Presenter: Matsushika Ayaka
(Graduate Student, Department of Japanese History, Osaka City University), summarized and commented on “A Dog-Eat-Dog Empire: Violence and Affection on the Streets of Ottoman Cairo”, Studies in Urban Cultures 21, 2019 by Prof. Alan Mikhail (translated into Japanese by Ueno Masayuki).
Prof. Alan Mikhail1, ‘A Dog-Eat-Dog Empire: Violence and Affection on the Streets of Ottoman Cairo’ Summary and Commentary
The decades bridging the eighteenth and nineteenth centuries were a period of profound social change in the Ottoman Empire and the world at large. Relationships between humans and animals also changed as part and parcel of that process, yet previous research paid them little serious attention. Mikhail’s article aims to elucidate the effects of those transformations though an examination of the relationships between humans and dogs in Ottoman Cairo. He begins with the problem of dog saliva, elucidating the concepts necessary for understanding Cairo’s canine history through a discussion of hadith (records of the Prophet Muhammad’s words and deeds) and the ritual status of dogs. He then describes the close connection between the city’s dogs and humans one that was rooted not in affection and emotion as is typical today, but rather in dogs’ usefulness to human society. Next he address the pivot in the relationship brought about by the Napoleonic occupation (from 1798) and the Egyptian authorities’ imposition of new, stronger bureaucratic state in the early nineteenth century, which together led to the expulsion/elimination of dogs from the city. The French army regarded dogs as a danger and a nuisance, and the Egyptian government, informed by concerns with urban hygiene and new sciences of public health, sought to strengthen its control over the populace. At the same time, there came the first signs of the emergence of new, affective relationships between humans and dogs as pets. Ultimately, the enormous transformations that occurred in Egypt around the turn of the century fundamentally altered the human-canine relationship. Whether dog or not, loyalty, allegiance, and obedience were to be directed exclusively to the state. The application of new theories and practices of government to Cairo’s dogs presaged their eventual application to human beings as well.
Q&A Session
First, a participant raised the question of whether it is appropriate to speak of “dogs” in general when they appeared in history in multiple guises (hunting dogs, military dogs, strays, pets, etc.). Next, a participant asked the significance of the modernizing reforms and public health efforts: the government begins efforts to control animals, and eventually turns its sights on humans; modern understandings of hygiene take hold, and dogs come to be treated as pests.

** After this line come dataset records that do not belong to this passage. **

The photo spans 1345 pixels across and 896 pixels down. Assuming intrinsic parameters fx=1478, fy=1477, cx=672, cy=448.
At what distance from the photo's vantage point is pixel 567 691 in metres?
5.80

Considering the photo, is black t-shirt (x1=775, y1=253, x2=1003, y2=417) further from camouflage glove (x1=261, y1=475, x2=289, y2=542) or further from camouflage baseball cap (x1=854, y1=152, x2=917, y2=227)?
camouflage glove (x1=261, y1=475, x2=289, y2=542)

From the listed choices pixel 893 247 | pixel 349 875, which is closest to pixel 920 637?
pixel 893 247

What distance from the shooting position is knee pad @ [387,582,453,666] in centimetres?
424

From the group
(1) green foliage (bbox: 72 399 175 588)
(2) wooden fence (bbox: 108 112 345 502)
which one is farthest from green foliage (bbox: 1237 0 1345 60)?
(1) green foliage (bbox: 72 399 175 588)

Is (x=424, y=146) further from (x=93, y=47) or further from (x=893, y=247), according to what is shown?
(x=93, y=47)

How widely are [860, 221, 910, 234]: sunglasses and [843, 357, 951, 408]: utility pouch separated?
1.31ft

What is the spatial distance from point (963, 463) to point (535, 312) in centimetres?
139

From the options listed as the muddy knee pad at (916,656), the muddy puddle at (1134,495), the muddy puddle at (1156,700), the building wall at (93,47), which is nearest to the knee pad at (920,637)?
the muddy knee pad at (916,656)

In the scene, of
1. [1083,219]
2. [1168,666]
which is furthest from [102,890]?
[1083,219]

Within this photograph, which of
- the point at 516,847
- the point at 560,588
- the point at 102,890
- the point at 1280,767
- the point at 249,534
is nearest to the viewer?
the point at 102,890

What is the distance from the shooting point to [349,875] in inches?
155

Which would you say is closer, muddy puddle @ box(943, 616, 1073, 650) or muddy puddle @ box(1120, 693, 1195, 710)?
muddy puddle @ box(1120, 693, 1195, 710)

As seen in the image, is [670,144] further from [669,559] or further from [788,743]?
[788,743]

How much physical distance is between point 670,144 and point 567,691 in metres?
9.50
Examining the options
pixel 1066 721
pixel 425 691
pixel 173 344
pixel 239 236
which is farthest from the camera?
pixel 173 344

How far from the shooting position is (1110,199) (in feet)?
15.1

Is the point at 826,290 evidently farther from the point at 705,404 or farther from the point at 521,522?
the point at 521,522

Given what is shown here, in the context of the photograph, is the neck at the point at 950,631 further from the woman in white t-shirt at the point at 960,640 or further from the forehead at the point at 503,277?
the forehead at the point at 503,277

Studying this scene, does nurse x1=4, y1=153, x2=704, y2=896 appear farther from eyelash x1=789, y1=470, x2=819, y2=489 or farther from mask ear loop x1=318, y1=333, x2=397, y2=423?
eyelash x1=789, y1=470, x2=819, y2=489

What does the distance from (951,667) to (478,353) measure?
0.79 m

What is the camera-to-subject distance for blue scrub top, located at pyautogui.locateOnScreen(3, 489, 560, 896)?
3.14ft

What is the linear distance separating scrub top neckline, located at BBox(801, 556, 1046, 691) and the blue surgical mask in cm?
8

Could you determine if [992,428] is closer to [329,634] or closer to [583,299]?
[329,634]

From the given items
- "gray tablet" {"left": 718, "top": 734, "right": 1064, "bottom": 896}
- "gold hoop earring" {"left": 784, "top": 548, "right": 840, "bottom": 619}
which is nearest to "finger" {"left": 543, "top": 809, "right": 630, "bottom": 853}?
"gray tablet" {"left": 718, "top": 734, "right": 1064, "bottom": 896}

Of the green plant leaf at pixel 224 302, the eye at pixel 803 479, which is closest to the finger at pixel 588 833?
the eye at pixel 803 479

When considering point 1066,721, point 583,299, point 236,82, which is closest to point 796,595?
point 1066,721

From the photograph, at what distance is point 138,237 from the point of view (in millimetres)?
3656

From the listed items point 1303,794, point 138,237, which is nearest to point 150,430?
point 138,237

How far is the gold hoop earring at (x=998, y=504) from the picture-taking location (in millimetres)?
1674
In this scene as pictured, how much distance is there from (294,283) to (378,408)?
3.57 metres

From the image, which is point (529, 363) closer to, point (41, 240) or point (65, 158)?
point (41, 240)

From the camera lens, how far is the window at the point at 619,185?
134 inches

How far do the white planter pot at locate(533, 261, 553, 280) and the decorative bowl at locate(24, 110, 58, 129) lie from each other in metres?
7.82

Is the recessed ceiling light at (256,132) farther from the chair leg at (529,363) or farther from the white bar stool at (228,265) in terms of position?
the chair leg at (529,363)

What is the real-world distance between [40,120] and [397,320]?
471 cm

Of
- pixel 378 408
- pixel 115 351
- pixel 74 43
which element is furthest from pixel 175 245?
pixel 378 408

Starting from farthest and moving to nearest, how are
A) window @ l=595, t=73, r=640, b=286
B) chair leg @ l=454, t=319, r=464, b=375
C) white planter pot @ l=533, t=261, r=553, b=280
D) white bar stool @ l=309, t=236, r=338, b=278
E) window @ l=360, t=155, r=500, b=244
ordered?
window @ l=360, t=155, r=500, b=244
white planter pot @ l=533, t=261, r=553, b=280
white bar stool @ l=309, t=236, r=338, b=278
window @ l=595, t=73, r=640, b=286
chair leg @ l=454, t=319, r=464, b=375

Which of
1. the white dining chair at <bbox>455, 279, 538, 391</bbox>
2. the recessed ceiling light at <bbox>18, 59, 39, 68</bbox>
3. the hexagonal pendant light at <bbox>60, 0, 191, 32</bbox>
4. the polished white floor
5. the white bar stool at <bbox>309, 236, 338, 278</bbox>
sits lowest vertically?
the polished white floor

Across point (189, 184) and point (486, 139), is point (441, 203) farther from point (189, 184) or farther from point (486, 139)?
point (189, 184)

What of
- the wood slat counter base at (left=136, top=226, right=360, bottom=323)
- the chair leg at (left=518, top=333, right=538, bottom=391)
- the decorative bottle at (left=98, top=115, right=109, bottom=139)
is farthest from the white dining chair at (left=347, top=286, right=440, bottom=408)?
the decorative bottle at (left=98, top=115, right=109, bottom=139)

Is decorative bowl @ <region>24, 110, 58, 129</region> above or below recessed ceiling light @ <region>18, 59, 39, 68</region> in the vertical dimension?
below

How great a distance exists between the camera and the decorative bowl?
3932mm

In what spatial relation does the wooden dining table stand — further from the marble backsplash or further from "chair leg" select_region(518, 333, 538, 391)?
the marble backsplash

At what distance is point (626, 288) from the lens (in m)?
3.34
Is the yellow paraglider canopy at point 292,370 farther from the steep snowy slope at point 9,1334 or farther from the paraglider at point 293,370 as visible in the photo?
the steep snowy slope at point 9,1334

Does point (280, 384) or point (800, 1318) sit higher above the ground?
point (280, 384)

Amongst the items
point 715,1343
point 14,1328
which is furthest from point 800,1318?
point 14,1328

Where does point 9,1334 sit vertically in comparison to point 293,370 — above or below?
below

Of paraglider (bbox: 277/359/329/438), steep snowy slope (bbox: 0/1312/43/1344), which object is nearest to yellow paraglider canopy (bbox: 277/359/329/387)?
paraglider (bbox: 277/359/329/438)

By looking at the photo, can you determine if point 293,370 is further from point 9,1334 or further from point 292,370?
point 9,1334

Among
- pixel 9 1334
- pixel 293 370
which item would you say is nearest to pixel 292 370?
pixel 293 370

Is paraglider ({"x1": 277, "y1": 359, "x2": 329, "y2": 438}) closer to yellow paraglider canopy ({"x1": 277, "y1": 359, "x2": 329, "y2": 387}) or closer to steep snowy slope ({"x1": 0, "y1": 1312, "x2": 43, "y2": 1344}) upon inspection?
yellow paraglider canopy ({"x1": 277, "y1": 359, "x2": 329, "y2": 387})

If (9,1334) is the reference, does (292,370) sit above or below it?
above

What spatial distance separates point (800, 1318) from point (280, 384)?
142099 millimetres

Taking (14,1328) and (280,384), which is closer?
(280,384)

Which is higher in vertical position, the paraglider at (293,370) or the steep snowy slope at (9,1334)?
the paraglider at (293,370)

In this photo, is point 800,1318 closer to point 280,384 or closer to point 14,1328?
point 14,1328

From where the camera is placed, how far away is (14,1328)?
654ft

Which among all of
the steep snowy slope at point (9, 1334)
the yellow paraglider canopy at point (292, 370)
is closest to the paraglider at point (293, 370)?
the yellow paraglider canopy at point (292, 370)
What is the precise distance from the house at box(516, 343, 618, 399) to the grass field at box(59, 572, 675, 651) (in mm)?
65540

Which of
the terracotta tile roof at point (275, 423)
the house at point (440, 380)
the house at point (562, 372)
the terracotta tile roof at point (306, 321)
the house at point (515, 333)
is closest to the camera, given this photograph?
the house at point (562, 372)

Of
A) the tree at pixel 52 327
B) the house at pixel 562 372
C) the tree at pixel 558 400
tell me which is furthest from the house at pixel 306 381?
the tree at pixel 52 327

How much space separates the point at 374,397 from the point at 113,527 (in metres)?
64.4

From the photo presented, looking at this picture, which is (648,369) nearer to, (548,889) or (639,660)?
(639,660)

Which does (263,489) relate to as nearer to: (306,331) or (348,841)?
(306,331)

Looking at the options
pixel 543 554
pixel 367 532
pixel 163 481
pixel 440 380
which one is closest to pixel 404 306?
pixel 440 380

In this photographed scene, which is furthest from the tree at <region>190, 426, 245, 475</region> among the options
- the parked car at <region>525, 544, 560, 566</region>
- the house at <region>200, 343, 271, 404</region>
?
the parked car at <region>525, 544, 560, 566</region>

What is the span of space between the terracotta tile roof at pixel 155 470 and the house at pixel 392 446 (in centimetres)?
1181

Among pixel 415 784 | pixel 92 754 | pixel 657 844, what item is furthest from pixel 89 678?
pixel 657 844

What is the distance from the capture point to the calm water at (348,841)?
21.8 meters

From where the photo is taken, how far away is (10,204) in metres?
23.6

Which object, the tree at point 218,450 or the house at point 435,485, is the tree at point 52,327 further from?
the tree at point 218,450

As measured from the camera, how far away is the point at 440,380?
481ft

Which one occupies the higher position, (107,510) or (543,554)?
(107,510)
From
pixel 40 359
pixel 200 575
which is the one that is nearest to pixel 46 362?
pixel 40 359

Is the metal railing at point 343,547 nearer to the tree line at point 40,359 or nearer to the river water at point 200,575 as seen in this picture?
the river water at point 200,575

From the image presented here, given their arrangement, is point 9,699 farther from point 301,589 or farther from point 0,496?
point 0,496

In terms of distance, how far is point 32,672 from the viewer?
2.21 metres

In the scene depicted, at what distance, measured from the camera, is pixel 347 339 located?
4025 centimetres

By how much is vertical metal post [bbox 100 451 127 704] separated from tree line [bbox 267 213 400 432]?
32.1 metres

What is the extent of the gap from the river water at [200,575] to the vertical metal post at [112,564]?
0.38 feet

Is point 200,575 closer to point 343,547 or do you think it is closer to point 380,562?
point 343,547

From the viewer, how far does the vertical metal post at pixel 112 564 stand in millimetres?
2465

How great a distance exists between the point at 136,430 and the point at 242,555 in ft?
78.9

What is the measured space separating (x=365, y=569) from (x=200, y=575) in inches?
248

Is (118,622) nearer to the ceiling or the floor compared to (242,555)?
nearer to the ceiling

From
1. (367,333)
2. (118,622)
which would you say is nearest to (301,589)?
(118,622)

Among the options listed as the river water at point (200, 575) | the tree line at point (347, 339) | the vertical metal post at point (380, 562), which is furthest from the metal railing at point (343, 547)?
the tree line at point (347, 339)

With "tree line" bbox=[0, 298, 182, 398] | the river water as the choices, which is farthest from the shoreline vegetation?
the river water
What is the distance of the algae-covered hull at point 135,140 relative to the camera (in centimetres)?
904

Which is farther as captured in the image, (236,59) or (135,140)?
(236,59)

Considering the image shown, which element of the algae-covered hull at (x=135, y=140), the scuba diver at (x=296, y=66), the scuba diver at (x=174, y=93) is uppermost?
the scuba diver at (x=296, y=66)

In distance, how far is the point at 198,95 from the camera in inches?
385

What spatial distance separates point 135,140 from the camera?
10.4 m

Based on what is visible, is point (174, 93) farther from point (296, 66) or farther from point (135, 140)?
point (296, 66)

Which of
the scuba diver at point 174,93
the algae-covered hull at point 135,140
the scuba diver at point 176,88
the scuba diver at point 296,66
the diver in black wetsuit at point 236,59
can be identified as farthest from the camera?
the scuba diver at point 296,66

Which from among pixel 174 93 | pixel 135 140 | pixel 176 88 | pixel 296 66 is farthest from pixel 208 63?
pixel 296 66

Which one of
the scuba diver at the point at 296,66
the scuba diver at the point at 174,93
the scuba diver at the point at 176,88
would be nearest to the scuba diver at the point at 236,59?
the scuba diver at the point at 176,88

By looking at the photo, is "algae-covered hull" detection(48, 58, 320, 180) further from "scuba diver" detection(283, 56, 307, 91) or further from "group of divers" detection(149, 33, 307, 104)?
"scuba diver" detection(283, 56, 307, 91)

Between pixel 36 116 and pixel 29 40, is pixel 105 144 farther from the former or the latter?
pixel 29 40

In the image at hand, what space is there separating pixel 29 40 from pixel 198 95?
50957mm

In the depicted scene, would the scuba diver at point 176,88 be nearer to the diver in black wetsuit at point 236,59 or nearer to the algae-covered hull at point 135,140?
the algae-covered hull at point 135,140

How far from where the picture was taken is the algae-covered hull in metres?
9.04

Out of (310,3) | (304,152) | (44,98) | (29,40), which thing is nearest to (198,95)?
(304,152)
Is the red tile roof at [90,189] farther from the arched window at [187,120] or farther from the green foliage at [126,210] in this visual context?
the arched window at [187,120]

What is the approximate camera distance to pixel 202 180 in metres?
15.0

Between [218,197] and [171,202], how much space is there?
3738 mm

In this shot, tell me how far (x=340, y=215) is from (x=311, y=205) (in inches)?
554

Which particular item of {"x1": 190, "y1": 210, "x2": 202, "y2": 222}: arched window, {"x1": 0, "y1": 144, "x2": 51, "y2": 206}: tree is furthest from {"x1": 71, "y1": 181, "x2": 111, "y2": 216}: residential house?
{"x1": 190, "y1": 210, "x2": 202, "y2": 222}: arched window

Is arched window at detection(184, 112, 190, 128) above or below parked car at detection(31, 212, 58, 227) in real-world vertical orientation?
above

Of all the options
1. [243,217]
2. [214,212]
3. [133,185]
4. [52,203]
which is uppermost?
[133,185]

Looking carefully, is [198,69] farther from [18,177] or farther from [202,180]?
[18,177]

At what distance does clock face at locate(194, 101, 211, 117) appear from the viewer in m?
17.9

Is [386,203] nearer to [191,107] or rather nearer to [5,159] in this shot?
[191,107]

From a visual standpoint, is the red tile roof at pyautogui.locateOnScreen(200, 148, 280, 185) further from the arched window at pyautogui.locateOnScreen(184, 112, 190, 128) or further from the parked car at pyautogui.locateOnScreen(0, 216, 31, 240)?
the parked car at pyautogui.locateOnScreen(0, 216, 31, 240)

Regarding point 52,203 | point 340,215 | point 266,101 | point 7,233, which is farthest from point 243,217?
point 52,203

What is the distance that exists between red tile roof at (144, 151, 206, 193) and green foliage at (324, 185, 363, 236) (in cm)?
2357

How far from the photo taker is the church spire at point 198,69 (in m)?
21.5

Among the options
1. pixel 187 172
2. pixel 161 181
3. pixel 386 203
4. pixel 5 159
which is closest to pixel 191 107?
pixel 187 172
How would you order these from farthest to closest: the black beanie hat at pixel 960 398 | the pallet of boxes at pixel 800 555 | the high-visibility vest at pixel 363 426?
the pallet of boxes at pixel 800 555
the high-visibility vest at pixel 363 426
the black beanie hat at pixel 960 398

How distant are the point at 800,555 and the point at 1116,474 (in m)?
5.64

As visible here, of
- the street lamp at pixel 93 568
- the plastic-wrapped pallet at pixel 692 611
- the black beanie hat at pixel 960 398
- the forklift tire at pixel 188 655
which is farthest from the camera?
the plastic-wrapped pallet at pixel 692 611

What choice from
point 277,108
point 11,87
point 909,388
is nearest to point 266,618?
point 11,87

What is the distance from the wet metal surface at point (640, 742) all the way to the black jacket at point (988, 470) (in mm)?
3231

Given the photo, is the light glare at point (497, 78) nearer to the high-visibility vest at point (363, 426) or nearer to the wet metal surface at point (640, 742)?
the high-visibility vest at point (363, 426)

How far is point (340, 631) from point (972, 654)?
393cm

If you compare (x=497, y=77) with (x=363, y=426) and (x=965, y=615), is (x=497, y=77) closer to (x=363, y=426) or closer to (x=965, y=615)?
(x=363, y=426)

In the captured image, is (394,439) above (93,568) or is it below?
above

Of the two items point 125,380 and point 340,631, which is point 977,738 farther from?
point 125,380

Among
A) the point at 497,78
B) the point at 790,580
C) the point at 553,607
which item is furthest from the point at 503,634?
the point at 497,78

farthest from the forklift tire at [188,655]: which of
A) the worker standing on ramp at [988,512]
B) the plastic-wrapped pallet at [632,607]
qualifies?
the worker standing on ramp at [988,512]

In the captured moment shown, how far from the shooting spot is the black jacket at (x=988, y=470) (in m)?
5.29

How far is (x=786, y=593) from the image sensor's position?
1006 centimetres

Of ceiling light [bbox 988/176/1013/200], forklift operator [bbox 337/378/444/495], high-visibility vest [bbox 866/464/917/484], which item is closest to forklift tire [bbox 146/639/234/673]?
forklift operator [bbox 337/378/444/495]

In terms of the relationship between humans and animals, is this not a developmental arc that could be traced anywhere? What is unique and characteristic to Cairo in this history? There were also comments on the relationship between humans and animals in other regions. For example, horses are a means of transport in Mongolia, and their role did not change with modernization. On the other hand, while in premodern Japan not much changed in the biology and roles of horsesas farm animals, in the modern period they became an object of modernization efforts and close human management for military purposes.